So, aside from the thin, semi-flexible silver-white cable itself, there’s this giant metal barrel connector. It was the first thing I saw. The thing is elegantly shaped, but huge, shiny and mirrored — and looks not a little bit like a rifle round. Or maybe an exotic tranquilizer dart. I think maybe I’ve been watching too much TV. Hmm.
Little metal rings, either of silver or brass, let you keep track of which channel you plugged it into. The whole has the finely crafted feel of jewelry. The casings are a substantial, comfortable weight in your hand — but, that said, the cable has a robust and workably light feel to it. A set of these is not going to tip your component over, but when clamped in place, it has the best grip I’ve ever even heard of. Not that I’d recommend it, but the cables grip your terminals so snugly, I suspect that you could use the cables to swing the component around your head like a lasso. Okay, no, not really but the are snug and no that’s not a joke — the connection is incredibly firm. Have a care removing them or you’ll take a terminal right off of your connected gear — ask me how I know. Whoops. My bad! Anyway, their gripping system is called “PinLock”, which makes a sort of sense, and the goal is to “improve signal transfer and help overcome the weakest link in the audio system — the mechanical connection where the signal must migrate from the female sleeve to the male pin of the RCA.” Yeah, I think they pretty much nailed this.
^^^^^^^^
▶ **Exercise set**:
- A) Based on the cable review, state whether each statement agrees with it: (i) the little metal rings come in silver or brass; (ii) a set of the cables is heavy enough to tip a component over; (iii) the gripping system is called "PinLock".
- B) Reproduce word for word the part of the cable review that opens with the words "So, aside from" and closes with "much TV. Hmm.".
- C) In the cable review, the sentence that begins "The thing is elegantly shaped" describes the barrel connector's appearance. List every descriptive term that sentence uses for the connector before the dash.

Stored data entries
^^^^^^^^
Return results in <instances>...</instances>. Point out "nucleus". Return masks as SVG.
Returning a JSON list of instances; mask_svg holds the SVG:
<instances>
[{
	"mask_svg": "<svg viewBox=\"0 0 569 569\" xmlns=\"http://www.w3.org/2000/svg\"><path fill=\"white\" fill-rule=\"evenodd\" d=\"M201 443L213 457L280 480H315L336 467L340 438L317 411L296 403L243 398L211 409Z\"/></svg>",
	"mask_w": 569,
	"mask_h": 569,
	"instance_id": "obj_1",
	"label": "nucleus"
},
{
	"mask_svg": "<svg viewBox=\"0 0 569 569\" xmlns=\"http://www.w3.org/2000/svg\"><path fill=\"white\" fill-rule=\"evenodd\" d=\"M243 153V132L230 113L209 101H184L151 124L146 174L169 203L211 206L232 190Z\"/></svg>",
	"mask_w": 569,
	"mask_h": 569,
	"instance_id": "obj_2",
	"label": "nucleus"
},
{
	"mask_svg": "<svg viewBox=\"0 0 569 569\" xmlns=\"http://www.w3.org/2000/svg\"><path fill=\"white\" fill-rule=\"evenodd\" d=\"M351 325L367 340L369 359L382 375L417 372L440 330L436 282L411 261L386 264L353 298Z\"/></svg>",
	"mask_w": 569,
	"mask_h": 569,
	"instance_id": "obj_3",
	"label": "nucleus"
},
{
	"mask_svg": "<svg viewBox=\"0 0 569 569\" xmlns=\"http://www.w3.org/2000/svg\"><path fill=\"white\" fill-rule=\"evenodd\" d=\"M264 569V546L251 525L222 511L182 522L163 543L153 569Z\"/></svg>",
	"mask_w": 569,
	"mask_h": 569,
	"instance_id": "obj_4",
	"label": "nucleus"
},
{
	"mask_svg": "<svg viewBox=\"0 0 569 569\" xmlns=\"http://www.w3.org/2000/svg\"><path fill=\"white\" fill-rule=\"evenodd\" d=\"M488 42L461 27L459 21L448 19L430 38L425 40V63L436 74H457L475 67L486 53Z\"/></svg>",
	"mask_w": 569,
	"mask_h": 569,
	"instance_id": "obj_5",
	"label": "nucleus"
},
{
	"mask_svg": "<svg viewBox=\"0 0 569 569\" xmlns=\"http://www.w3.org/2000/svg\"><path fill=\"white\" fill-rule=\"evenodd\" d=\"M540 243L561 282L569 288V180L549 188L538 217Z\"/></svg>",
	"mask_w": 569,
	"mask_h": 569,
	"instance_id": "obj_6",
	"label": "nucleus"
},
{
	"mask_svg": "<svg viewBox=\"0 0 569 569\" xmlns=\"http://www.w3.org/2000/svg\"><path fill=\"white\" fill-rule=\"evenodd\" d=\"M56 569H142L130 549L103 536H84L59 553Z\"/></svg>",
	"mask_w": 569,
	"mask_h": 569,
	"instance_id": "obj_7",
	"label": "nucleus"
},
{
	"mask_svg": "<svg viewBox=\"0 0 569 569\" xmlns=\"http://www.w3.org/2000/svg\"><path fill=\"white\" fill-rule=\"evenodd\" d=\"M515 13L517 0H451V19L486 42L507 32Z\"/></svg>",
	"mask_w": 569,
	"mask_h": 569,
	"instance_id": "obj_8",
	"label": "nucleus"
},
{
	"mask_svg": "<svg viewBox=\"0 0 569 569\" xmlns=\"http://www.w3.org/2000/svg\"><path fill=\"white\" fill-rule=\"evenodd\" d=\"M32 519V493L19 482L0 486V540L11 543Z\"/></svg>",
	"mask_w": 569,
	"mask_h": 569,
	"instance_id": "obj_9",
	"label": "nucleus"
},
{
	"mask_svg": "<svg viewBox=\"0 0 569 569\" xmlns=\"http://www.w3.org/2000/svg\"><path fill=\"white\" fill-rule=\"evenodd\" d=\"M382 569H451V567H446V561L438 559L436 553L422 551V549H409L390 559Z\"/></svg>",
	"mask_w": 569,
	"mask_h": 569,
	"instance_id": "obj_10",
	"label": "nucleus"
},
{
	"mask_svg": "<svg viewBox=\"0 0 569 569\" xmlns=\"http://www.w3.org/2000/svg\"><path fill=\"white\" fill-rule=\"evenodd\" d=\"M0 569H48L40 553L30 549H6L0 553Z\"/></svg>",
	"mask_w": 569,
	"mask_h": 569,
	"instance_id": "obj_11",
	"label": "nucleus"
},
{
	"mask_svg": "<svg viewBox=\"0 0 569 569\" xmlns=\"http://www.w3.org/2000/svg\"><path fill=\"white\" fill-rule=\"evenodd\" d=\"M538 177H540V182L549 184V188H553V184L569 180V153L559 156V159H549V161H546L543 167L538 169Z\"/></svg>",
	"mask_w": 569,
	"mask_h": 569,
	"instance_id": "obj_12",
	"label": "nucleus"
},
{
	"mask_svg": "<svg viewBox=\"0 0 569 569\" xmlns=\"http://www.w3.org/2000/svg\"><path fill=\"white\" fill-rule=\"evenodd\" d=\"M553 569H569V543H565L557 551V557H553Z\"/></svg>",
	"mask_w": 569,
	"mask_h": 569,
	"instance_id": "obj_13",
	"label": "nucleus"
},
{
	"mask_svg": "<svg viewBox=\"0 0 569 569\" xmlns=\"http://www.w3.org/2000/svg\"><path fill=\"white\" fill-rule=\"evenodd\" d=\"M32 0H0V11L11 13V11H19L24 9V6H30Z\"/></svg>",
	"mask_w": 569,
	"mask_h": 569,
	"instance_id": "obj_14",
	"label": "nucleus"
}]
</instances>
^^^^^^^^
▶ **The replies**:
- A)
(i) Yes: "Little metal rings, either of silver or brass, let you keep track of which channel you plugged it into."
(ii) No: "A set of these is not going to tip your component over"
(iii) Yes: "their gripping system is called “PinLock”"

- B)
So, aside from the thin, semi-flexible silver-white cable itself, there’s this giant metal barrel connector. It was the first thing I saw. The thing is elegantly shaped, but huge, shiny and mirrored — and looks not a little bit like a rifle round. Or maybe an exotic tranquilizer dart. I think maybe I’ve been watching too much TV. Hmm.

- C)
- elegantly shaped
- huge
- shiny
- mirrored